What to do:
Convert every line of the items below into a JSON array of strings, one string per line, omitting blank lines.

==============================

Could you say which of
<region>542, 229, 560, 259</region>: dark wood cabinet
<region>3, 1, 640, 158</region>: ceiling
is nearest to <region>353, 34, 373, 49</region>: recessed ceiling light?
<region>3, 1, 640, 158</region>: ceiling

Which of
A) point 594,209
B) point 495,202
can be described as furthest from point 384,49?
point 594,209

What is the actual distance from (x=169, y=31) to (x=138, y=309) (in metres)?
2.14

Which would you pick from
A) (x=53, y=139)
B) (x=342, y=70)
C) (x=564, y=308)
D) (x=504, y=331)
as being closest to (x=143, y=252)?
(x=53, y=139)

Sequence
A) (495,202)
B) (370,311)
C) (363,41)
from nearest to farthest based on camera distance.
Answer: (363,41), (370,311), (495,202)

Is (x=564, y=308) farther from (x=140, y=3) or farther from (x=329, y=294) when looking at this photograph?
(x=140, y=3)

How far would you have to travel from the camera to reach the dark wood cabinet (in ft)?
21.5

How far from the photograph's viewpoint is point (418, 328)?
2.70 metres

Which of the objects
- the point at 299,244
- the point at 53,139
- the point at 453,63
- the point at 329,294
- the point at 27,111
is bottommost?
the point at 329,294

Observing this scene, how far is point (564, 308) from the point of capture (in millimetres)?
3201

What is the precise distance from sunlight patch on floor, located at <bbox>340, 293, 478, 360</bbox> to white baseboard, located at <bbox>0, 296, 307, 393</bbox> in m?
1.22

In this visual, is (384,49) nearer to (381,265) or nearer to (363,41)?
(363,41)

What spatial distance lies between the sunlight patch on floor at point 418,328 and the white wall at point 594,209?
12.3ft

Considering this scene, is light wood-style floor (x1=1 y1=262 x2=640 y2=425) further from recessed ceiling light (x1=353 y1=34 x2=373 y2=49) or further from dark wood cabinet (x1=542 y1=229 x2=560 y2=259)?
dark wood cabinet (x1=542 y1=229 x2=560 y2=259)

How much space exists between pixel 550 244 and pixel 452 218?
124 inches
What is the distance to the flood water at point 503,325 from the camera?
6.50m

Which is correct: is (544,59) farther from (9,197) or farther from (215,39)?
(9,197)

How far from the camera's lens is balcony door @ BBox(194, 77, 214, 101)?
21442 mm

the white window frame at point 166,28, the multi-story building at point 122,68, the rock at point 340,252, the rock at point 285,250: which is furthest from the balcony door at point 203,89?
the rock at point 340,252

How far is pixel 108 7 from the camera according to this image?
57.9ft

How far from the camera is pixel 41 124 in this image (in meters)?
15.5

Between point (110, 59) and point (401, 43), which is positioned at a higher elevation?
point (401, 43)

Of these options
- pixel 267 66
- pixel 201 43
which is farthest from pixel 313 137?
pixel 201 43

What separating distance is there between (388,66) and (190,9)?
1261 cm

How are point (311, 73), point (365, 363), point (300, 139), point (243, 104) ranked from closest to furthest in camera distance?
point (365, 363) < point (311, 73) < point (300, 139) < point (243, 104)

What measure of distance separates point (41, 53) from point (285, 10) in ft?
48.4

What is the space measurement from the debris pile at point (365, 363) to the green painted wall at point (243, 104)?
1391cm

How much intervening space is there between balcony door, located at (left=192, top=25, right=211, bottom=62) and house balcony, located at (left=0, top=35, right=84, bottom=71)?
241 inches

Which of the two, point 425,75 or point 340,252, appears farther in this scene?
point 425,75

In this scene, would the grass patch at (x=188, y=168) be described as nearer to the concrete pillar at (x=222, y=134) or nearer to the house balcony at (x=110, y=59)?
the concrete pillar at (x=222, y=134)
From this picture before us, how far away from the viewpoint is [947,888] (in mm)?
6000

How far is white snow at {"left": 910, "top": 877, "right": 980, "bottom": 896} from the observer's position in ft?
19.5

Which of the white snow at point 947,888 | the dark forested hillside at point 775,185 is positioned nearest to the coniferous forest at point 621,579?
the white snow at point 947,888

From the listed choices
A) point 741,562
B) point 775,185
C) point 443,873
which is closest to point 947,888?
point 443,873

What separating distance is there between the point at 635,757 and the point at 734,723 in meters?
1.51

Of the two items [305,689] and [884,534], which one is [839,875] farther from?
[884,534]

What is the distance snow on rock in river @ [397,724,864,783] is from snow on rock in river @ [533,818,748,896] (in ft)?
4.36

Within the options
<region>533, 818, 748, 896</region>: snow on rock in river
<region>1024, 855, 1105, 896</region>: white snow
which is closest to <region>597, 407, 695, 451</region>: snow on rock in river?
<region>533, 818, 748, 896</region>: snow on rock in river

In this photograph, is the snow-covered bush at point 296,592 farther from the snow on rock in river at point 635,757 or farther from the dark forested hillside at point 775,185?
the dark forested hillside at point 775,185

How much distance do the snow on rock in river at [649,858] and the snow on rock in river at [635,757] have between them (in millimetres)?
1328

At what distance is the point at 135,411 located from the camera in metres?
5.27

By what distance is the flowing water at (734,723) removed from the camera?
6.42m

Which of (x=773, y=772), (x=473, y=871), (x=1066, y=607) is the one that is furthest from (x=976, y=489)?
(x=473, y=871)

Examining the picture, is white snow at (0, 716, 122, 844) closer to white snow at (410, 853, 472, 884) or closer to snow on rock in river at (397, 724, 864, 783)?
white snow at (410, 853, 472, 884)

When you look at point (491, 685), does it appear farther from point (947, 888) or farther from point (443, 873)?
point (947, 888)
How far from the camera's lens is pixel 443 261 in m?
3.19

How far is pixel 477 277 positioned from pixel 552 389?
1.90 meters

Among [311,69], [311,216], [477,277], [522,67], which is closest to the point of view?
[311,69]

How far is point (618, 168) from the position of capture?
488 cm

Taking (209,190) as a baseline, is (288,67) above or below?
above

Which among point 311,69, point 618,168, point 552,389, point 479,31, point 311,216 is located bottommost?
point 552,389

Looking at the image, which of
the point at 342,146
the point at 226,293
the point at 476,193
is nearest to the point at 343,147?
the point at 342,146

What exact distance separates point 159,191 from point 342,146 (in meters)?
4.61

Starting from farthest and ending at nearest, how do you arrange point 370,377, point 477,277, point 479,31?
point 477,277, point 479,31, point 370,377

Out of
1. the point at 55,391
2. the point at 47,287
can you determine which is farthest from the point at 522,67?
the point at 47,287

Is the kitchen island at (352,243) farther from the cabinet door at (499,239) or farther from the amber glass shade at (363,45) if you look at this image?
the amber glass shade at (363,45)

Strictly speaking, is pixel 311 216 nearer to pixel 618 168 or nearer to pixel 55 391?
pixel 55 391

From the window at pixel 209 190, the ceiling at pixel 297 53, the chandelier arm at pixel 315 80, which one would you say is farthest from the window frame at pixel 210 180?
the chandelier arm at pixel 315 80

==============================

Answer to the problem:
[
  "Could you say which of",
  "<region>542, 229, 560, 259</region>: dark wood cabinet",
  "<region>3, 1, 640, 158</region>: ceiling",
  "is nearest to <region>353, 34, 373, 49</region>: recessed ceiling light?",
  "<region>3, 1, 640, 158</region>: ceiling",
  "Which of",
  "A) point 594,209",
  "B) point 495,202",
  "can be described as furthest from point 384,49?",
  "point 594,209",
  "What is the actual distance from (x=169, y=31) to (x=138, y=309) (in metres)?",
  "2.14",
  "Which would you pick from",
  "A) (x=53, y=139)",
  "B) (x=342, y=70)",
  "C) (x=564, y=308)",
  "D) (x=504, y=331)",
  "as being closest to (x=143, y=252)?",
  "(x=53, y=139)",
  "Sequence",
  "A) (495,202)",
  "B) (370,311)",
  "C) (363,41)",
  "from nearest to farthest based on camera distance.",
  "Answer: (363,41), (370,311), (495,202)",
  "Is (x=564, y=308) farther from (x=140, y=3) or farther from (x=329, y=294) when looking at this photograph?",
  "(x=140, y=3)",
  "How far would you have to travel from the camera to reach the dark wood cabinet (in ft)?",
  "21.5",
  "How far from the photograph's viewpoint is point (418, 328)?",
  "2.70 metres",
  "Which of the objects",
  "- the point at 299,244",
  "- the point at 53,139",
  "- the point at 453,63",
  "- the point at 329,294",
  "- the point at 27,111",
  "is bottommost?",
  "the point at 329,294",
  "Observing this scene, how far is point (564, 308) from the point of capture (in millimetres)?",
  "3201",
  "What is the precise distance from sunlight patch on floor, located at <bbox>340, 293, 478, 360</bbox> to white baseboard, located at <bbox>0, 296, 307, 393</bbox> in m?",
  "1.22",
  "In this visual, is (384,49) nearer to (381,265) or nearer to (363,41)?",
  "(363,41)",
  "What spatial distance lies between the sunlight patch on floor at point 418,328 and the white wall at point 594,209?",
  "12.3ft",
  "Considering this scene, is light wood-style floor (x1=1 y1=262 x2=640 y2=425) further from recessed ceiling light (x1=353 y1=34 x2=373 y2=49) or further from dark wood cabinet (x1=542 y1=229 x2=560 y2=259)?",
  "dark wood cabinet (x1=542 y1=229 x2=560 y2=259)",
  "How much space exists between pixel 550 244 and pixel 452 218?",
  "124 inches",
  "What is the distance to the flood water at point 503,325 from the camera?",
  "6.50m",
  "Which is correct: is (544,59) farther from (9,197) or farther from (215,39)?",
  "(9,197)",
  "How far from the camera's lens is balcony door @ BBox(194, 77, 214, 101)?",
  "21442 mm",
  "the white window frame at point 166,28, the multi-story building at point 122,68, the rock at point 340,252, the rock at point 285,250: which is furthest from the balcony door at point 203,89?",
  "the rock at point 340,252",
  "How far is pixel 108 7 from the camera according to this image?",
  "57.9ft",
  "How far from the camera is pixel 41 124 in this image (in meters)?",
  "15.5",
  "Between point (110, 59) and point (401, 43), which is positioned at a higher elevation?",
  "point (401, 43)",
  "Of these options",
  "- pixel 267 66",
  "- pixel 201 43",
  "which is farthest from pixel 313 137?",
  "pixel 201 43",
  "What separating distance is there between (388,66) and (190,9)?",
  "1261 cm",
  "How are point (311, 73), point (365, 363), point (300, 139), point (243, 104) ranked from closest to furthest in camera distance?",
  "point (365, 363) < point (311, 73) < point (300, 139) < point (243, 104)",
  "What measure of distance separates point (41, 53) from point (285, 10) in ft?",
  "48.4",
  "What is the space measurement from the debris pile at point (365, 363) to the green painted wall at point (243, 104)?",
  "1391cm",
  "How much intervening space is there between balcony door, located at (left=192, top=25, right=211, bottom=62) and house balcony, located at (left=0, top=35, right=84, bottom=71)?",
  "241 inches",
  "Which of the two, point 425,75 or point 340,252, appears farther in this scene?",
  "point 425,75",
  "In this scene, would the grass patch at (x=188, y=168) be described as nearer to the concrete pillar at (x=222, y=134) or nearer to the house balcony at (x=110, y=59)?",
  "the concrete pillar at (x=222, y=134)",
  "From this picture before us, how far away from the viewpoint is [947,888] (in mm)?",
  "6000",
  "How far is white snow at {\"left\": 910, \"top\": 877, \"right\": 980, \"bottom\": 896} from the observer's position in ft?",
  "19.5",
  "Which of the white snow at point 947,888 | the dark forested hillside at point 775,185 is positioned nearest to the coniferous forest at point 621,579?",
  "the white snow at point 947,888",
  "From the listed choices",
  "A) point 741,562",
  "B) point 775,185",
  "C) point 443,873",
  "which is closest to point 947,888?",
  "point 443,873",
  "What separating distance is there between the point at 635,757 and the point at 734,723 in meters?",
  "1.51",
  "Of the two items [305,689] and [884,534], which one is [839,875] farther from?",
  "[884,534]",
  "What is the distance snow on rock in river @ [397,724,864,783] is from snow on rock in river @ [533,818,748,896] (in ft)?",
  "4.36",
  "Within the options",
  "<region>533, 818, 748, 896</region>: snow on rock in river",
  "<region>1024, 855, 1105, 896</region>: white snow",
  "which is closest to <region>597, 407, 695, 451</region>: snow on rock in river?",
  "<region>533, 818, 748, 896</region>: snow on rock in river",
  "In this photograph, is the snow-covered bush at point 296,592 farther from the snow on rock in river at point 635,757 or farther from the dark forested hillside at point 775,185?",
  "the dark forested hillside at point 775,185",
  "How much distance do the snow on rock in river at [649,858] and the snow on rock in river at [635,757] have between them (in millimetres)?",
  "1328",
  "At what distance is the point at 135,411 located from the camera in metres?",
  "5.27",
  "By what distance is the flowing water at (734,723) removed from the camera?",
  "6.42m",
  "Which of (x=773, y=772), (x=473, y=871), (x=1066, y=607) is the one that is furthest from (x=976, y=489)?",
  "(x=473, y=871)",
  "Examining the picture, is white snow at (0, 716, 122, 844) closer to white snow at (410, 853, 472, 884) or closer to snow on rock in river at (397, 724, 864, 783)?",
  "white snow at (410, 853, 472, 884)",
  "When you look at point (491, 685), does it appear farther from point (947, 888) or farther from point (443, 873)?",
  "point (947, 888)",
  "How far from the camera's lens is pixel 443 261 in m?",
  "3.19",
  "How far is pixel 477 277 positioned from pixel 552 389?",
  "1.90 meters",
  "Among [311,69], [311,216], [477,277], [522,67], which is closest to the point of view?",
  "[311,69]",
  "How far is point (618, 168) from the position of capture?",
  "488 cm",
  "Taking (209,190) as a baseline, is (288,67) above or below?",
  "above",
  "Which among point 311,69, point 618,168, point 552,389, point 479,31, point 311,216 is located bottommost?",
  "point 552,389",
  "Looking at the image, which of",
  "the point at 342,146",
  "the point at 226,293",
  "the point at 476,193",
  "is nearest to the point at 343,147?",
  "the point at 342,146",
  "What exact distance separates point 159,191 from point 342,146 (in meters)?",
  "4.61",
  "Starting from farthest and ending at nearest, how do you arrange point 370,377, point 477,277, point 479,31?",
  "point 477,277, point 479,31, point 370,377",
  "Out of",
  "1. the point at 55,391",
  "2. the point at 47,287",
  "can you determine which is farthest from the point at 522,67?",
  "the point at 47,287",
  "Is the kitchen island at (352,243) farther from the cabinet door at (499,239) or farther from the amber glass shade at (363,45) if you look at this image?",
  "the amber glass shade at (363,45)",
  "Strictly speaking, is pixel 311 216 nearer to pixel 618 168 or nearer to pixel 55 391?",
  "pixel 55 391",
  "From the window at pixel 209 190, the ceiling at pixel 297 53, the chandelier arm at pixel 315 80, which one would you say is farthest from the window frame at pixel 210 180?",
  "the chandelier arm at pixel 315 80"
]